Phillip Merrell AmeriHealth Caritas " is going 2 have big play in healthcare longterm"
— Charles Webster MD ⎌ ()
Starting: Putting Data 2 Work 4 Service, Efficiency & Compliance
— Charles Webster MD ⎌ ()
Cool! Value-based healthcare slide at conference! Value = (Quality + Outcomes) / Costs
— Charles Webster MD ⎌ ()
Alert/Workflow, Process/Action prominently displayed in in healthcare presentation
— Charles Webster MD ⎌ ()
Current state "Standardized, cross-functional processes lacking" must standardize
— Charles Webster MD ⎌ ()
People, Process, Technology < is a culture transformation tool
— Charles Webster MD ⎌ ()
Why was our healthcare data bad? Broken, non-standard processes, so fix processes to fix data
— Charles Webster MD ⎌ ()
Healthcare and health IT is extremely focused on collecting data. Business Process Management technology can make sure that data is good clean data, not bad dirty data. Then, BPM can be used to make that data actionable, so that good clean data can trigger all the right processes and workflows necessary to systematically improve population health.

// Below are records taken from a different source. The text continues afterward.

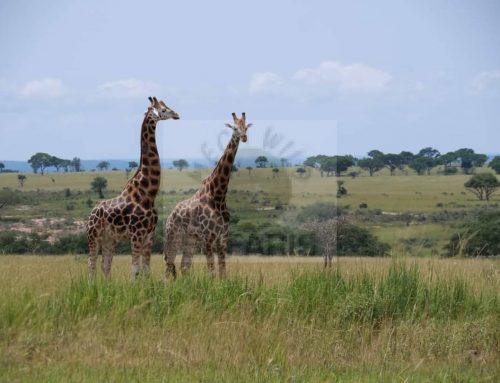 4 Days Short Uganda Wildlife Safaris Tour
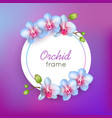 orchid round frame isolated vector image vector image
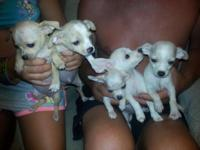 Chihuahua puppies CKC registered females and males they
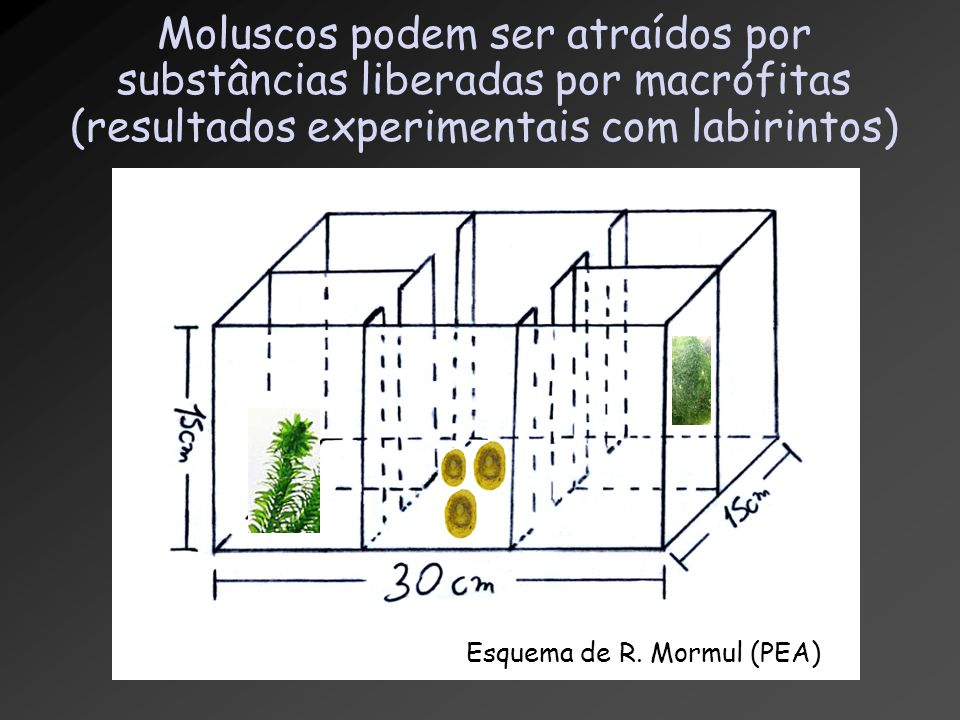 Moluscos podem ser atraídos por substâncias liberadas por macrófitas (resultados experimentais com labirintos)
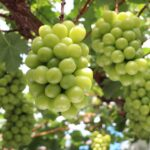 ふるさと納税返礼品に加門果樹園のブドウが登場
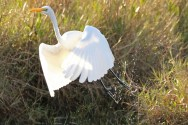 great egret b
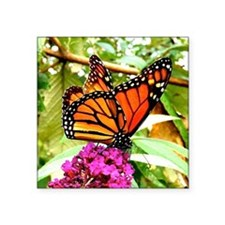 """Monarch Butterfly Wall Cale Square Sticker 3"""" x 3"""""""
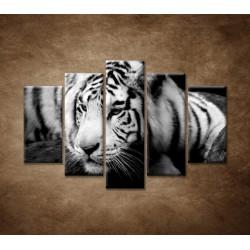 Obrazy na stenu - Sibírsky tiger - 5dielny 150x100cm
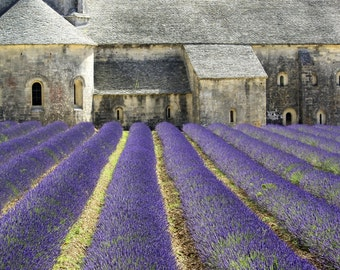 Lavender in Full Bloom Senanque Abbey Provence France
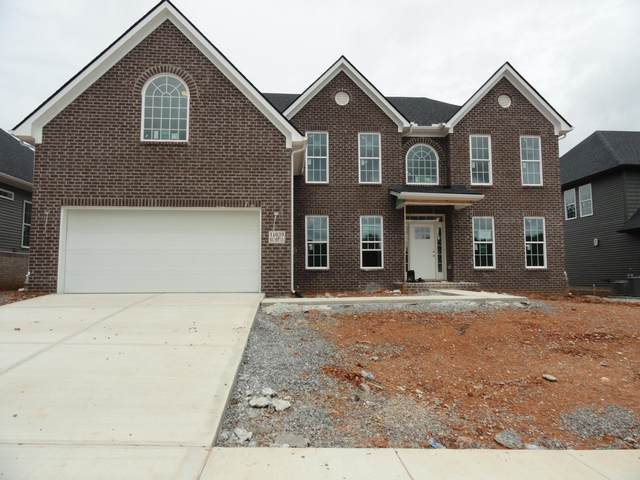 11039 Big Sky Lane, Knoxville, TN 37932 (#1164703) :: Shannon Foster Boline Group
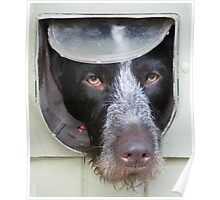 Dog in a Flap Poster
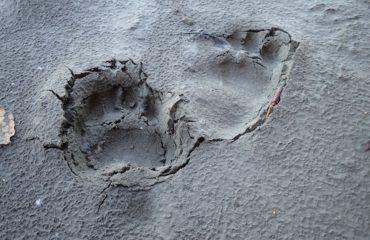 Black Bear Tracks Yukon River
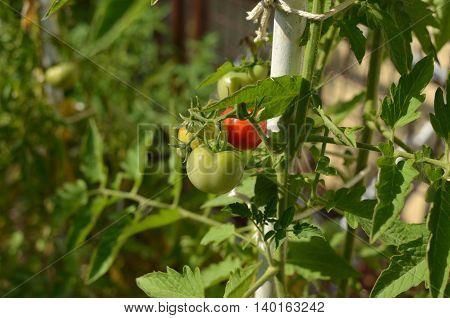 Half Ripe Tomatoes In A Private Garden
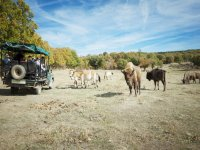 Safari en el Valle de Juarros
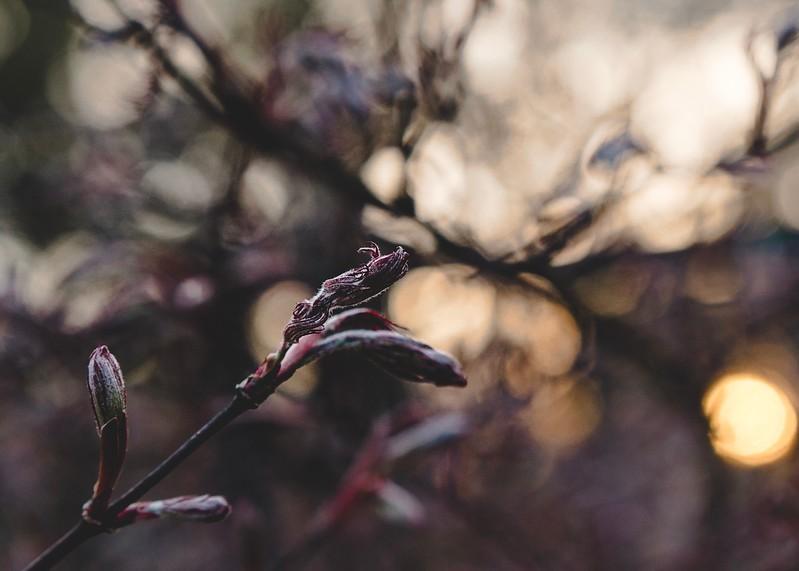 SpringBokeh-41.jpg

Integrated process management, cross-functional workflows, role-specific UI/content mobile & desktop, triggered tasks
— Charles Webster MD ⎌ ()
Process management, making sure processes do what the healthcare organization needs and does so correctly every time, is integrated into the Appian BPM Platform. Instead of separate, disjoint, databases forcing users to switch from application to application to application, BPM knits together data from multiple sources into coherent workflows, across users, departments, and even organizations. This knowledge of workflow guides what is automatically presented to who and in what manner, so as to minimize user effort. Stuff, the right stuff, happens automatically.
Integration ability running above plumbing, versatile agile, drive change (IMO the workflow layer above data layer)
— Charles Webster MD ⎌ ()
Regarding that “workflow layer above data layer”, I’m referring to the capacity for BPM to make data come alive, and to knit together disparate health IT applications. In fact, I recently wrote two five-part series on exactly this idea! Check out the following to entry points to those 7,000 and 10,000 words series, respectively.
- Task and Workflow Interoperability in Healthcare
- Pragmatic interoperability: Interoperability’s missing workflow layer
Anyway, Phillip’s presentation was a virtuoso display of the understanding and articulation of the forces of change leading toward more use of Business Process Management technology in healthcare!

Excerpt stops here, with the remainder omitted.